When Hiser learned Sari Bari was seeking quilters and quilting circles for its quilt auction to raise funds to buy property in the Kalighat red light district, she signed up to take on the project.

“I just recruited some people that I know could sew,” said Hiser. She got the quilting group involved as the project moved on.

The saris, 15 of them, arrived in early April, Hiser said.

“They were a lot bigger than I thought they would be,” Hiser said.

“They were 20 inches wide by 3 yards long,” said Martha Mine of West Sunbury, one of Hiser's friends who worked on the quilt.

Grace Younkins of Butler said the material was hard to work with.

“It was like gauze. It was very thin. They had to get a backing, a nylon backing on it before they could cut it out.

“It was a decision to pick the biggest pattern that was easy for multiple people to work on,” Hiser said.

Hiser and her friends worked on converting the saris into quilt pieces.

“Parts we worked on individually. A few days we all got together at my house and sort of did an assembly line,” said Hiser.

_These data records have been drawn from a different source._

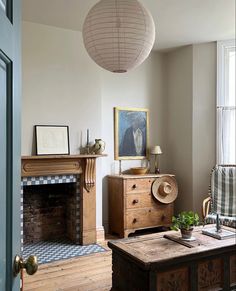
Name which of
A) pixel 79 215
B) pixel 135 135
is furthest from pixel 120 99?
pixel 79 215

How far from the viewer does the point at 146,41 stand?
206cm

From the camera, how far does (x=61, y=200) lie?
4457 millimetres

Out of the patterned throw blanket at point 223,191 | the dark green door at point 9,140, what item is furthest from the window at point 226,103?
the dark green door at point 9,140

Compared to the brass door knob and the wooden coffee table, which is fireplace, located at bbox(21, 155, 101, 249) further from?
the brass door knob

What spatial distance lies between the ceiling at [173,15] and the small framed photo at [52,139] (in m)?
1.37

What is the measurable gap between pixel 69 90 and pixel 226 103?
2371mm

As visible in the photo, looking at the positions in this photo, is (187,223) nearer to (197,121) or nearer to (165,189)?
(165,189)

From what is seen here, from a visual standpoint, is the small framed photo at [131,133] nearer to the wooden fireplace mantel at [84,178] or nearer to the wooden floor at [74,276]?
the wooden fireplace mantel at [84,178]

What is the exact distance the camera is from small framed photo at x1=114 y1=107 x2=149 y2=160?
4.88 meters

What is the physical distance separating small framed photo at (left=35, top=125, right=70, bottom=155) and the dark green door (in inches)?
117

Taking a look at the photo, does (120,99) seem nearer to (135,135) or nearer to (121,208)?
(135,135)

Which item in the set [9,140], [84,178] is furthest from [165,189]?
[9,140]

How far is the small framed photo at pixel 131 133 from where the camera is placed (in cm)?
488

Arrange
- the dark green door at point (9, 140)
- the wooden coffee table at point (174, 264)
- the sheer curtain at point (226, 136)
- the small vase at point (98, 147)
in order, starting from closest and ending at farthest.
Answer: the dark green door at point (9, 140), the wooden coffee table at point (174, 264), the small vase at point (98, 147), the sheer curtain at point (226, 136)
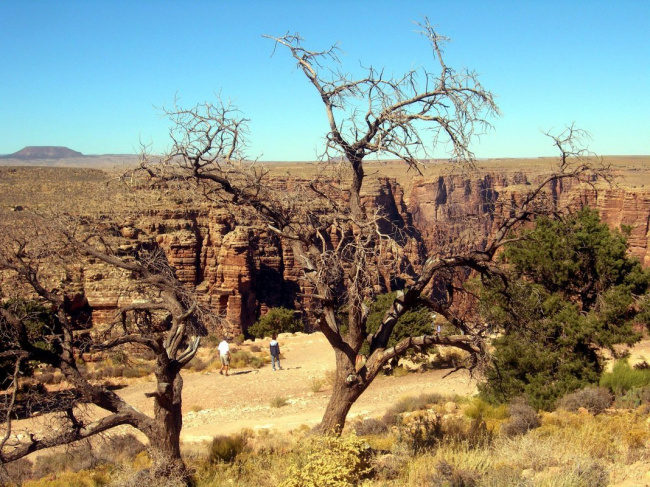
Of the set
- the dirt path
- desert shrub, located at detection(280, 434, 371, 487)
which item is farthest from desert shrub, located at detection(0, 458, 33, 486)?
desert shrub, located at detection(280, 434, 371, 487)

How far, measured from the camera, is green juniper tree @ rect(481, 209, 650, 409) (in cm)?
1152

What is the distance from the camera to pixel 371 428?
10211 mm

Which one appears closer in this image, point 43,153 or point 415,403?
point 415,403

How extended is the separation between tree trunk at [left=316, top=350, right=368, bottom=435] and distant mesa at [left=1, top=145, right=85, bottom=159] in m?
181

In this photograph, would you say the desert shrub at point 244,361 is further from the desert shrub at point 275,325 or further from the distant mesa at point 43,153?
the distant mesa at point 43,153

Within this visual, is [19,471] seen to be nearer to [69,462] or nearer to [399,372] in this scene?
[69,462]

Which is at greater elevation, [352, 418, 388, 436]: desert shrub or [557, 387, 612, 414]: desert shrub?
[557, 387, 612, 414]: desert shrub

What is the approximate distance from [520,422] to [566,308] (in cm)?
428

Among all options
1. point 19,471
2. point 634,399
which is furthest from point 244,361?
point 634,399

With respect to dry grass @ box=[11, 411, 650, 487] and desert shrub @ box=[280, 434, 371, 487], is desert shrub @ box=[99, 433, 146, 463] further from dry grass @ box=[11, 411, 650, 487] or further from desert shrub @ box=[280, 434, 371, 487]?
desert shrub @ box=[280, 434, 371, 487]

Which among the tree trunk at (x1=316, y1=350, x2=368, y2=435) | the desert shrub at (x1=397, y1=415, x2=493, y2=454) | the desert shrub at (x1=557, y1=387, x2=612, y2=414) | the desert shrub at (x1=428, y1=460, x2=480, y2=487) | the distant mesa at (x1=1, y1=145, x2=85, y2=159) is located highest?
the distant mesa at (x1=1, y1=145, x2=85, y2=159)

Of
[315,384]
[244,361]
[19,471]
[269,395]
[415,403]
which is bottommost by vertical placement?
[244,361]

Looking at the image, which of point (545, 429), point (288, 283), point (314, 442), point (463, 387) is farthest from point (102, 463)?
point (288, 283)

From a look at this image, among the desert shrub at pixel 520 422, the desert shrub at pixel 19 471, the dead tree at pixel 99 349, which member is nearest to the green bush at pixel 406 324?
the desert shrub at pixel 520 422
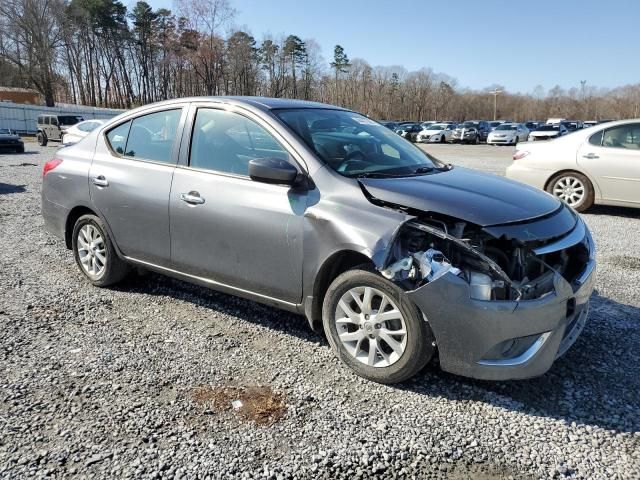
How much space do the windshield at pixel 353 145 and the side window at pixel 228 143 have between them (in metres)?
0.21

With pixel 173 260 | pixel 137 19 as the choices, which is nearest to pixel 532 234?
pixel 173 260

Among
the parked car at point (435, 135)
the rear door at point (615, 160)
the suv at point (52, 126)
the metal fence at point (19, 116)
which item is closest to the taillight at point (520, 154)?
the rear door at point (615, 160)

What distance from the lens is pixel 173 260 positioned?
4.05 metres

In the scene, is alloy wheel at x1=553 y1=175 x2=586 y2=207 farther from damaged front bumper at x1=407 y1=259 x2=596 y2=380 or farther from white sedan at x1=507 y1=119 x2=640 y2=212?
damaged front bumper at x1=407 y1=259 x2=596 y2=380

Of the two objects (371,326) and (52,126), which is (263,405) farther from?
(52,126)

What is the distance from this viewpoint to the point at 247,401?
2975 millimetres

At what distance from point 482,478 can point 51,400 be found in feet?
7.77

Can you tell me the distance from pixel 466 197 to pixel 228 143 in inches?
69.9

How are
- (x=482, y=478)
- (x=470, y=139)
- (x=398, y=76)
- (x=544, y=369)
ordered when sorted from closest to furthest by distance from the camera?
1. (x=482, y=478)
2. (x=544, y=369)
3. (x=470, y=139)
4. (x=398, y=76)

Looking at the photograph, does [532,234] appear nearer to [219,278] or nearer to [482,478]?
[482,478]

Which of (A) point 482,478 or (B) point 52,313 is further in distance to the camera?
(B) point 52,313

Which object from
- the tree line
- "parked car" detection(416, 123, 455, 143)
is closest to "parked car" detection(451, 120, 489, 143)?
"parked car" detection(416, 123, 455, 143)

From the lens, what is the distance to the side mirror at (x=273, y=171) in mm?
3262

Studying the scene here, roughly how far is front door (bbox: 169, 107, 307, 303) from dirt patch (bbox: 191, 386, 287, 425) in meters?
0.67
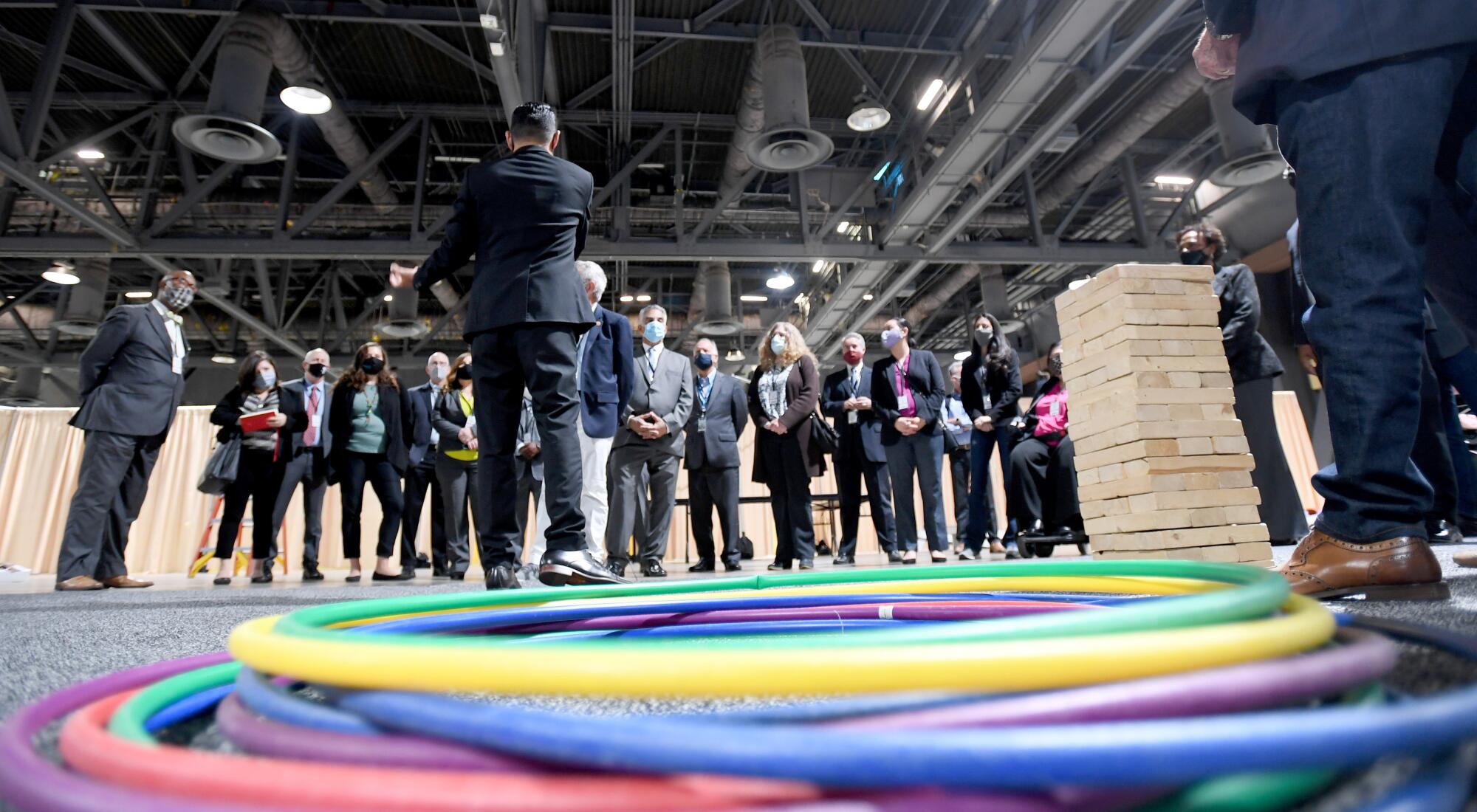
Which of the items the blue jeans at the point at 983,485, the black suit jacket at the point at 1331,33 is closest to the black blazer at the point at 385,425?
the blue jeans at the point at 983,485

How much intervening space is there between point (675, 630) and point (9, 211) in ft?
36.2

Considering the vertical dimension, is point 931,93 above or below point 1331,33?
above

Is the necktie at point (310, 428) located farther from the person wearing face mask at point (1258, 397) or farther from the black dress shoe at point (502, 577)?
the person wearing face mask at point (1258, 397)

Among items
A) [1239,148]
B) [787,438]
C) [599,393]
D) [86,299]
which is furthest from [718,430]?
[86,299]

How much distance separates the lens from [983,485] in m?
4.80

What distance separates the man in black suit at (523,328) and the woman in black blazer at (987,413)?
3059mm

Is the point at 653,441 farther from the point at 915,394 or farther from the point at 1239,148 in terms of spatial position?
the point at 1239,148

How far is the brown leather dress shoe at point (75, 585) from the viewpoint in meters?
3.53

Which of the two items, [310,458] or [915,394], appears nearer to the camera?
[915,394]

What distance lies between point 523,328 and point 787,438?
2.96 m

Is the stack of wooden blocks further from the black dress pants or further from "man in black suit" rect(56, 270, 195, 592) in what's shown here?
the black dress pants

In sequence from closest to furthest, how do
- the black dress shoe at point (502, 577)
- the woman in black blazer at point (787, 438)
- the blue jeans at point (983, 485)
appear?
the black dress shoe at point (502, 577), the blue jeans at point (983, 485), the woman in black blazer at point (787, 438)

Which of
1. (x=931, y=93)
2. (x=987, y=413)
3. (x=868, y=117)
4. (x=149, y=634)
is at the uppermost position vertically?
(x=931, y=93)

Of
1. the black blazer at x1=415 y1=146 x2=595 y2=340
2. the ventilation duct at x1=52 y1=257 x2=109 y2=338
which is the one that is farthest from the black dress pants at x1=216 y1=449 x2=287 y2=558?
the ventilation duct at x1=52 y1=257 x2=109 y2=338
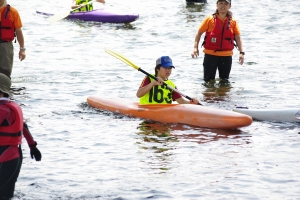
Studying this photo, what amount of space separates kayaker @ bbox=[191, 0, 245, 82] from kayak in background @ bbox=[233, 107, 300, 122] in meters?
1.86

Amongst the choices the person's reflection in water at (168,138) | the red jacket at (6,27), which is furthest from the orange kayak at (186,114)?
the red jacket at (6,27)

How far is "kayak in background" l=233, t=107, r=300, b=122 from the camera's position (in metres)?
9.26

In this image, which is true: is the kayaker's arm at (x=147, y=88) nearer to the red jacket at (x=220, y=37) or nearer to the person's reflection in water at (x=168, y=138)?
the person's reflection in water at (x=168, y=138)

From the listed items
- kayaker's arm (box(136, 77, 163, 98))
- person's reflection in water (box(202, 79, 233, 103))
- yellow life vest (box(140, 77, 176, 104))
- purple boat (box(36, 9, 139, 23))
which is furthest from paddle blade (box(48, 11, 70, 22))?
kayaker's arm (box(136, 77, 163, 98))

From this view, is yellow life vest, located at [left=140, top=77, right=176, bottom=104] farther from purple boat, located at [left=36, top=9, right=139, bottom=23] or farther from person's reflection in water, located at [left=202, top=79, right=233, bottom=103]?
purple boat, located at [left=36, top=9, right=139, bottom=23]

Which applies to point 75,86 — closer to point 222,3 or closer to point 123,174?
point 222,3

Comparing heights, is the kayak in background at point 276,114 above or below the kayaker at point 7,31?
below

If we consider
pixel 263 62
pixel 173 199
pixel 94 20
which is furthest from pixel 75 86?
pixel 94 20

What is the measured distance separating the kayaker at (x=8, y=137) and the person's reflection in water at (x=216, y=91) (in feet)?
18.1

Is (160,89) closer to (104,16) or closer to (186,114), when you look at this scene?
(186,114)

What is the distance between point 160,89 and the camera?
935 centimetres

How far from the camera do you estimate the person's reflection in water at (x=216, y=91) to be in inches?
441

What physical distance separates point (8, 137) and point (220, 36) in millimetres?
5998

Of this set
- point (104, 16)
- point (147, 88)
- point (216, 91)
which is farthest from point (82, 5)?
point (147, 88)
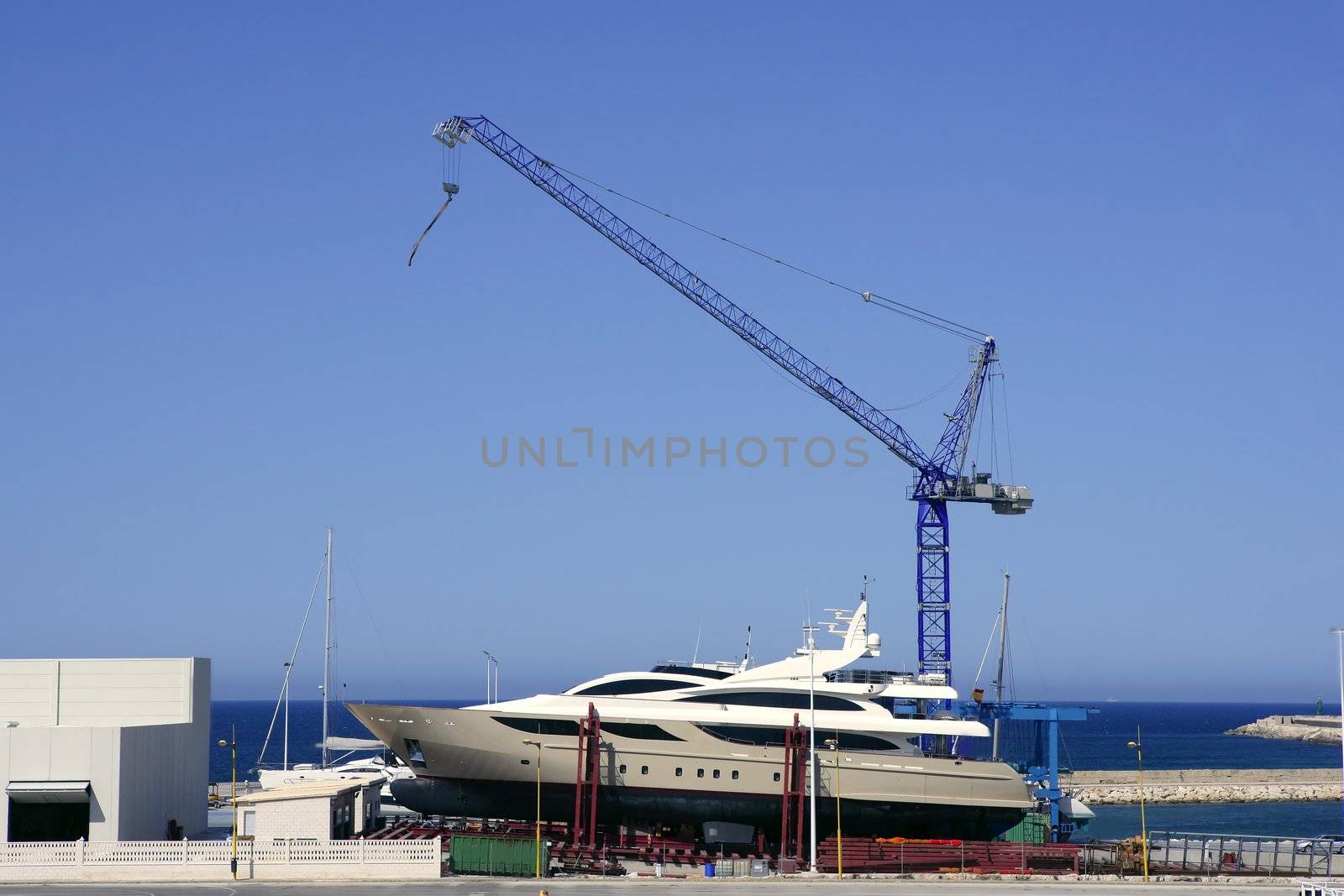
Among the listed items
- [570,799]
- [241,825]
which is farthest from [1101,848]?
[241,825]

Janet Black of Renfrew said, “I am not a member of Christ Community. I know Mary Ann from another group we belong to. I worked on sewing the pieces together.”

They were put together in a railroad crossing pattern, said Mine.

“This was one (pattern) quilters used during the Civil War that was used as a signal by the Underground Railroad,” Mine said. She said using the pattern on the sari quilt seemed fitting because “this is to free women from their slavery.”

“Once we had it pieced, that's when the quilting group stepped in to help us,” said Hiser, adding the piece process was done by early May.

Stretching the top piece on a frame, the quilters worked on sewing a layer of batting between the top piece and a layer of backing.

Carolyn Glendening of Butler, a member of the quilting group, said, “We get together once a week. We were coming more often for that. I'd say it took about a month.”

Janet DeLair of Butler, another quilter, said, “She (Hiser) went over to India and we were trying to get it done before she got back (on June 26.)”

Asked how many hours the women put into the project, Hiser admitted, “I was going to keep track but I lost track.”

She estimates she personally put about 50 hours into the quilt and guessed the total number of hours put in by everyone would be in the “hundreds of hours of work.”

Mine took the leftover sari material and made at least 40 change purses out of it, which the women hope to sell after the blessing service Sunday at Christ Community.

Hiser said the quilt will be mailed to a photographer in the United States, who will photograph it along with the other quilts being made from saris.

All the photographs will be displayed at the Sari Bari website (saribari.com) in preparation for the online auction Oct. 10.

“I will be sorry to mail it off. I'm thinking about bidding on it. I have no idea what will happen with the bids, but I may bid on it,” said Hiser.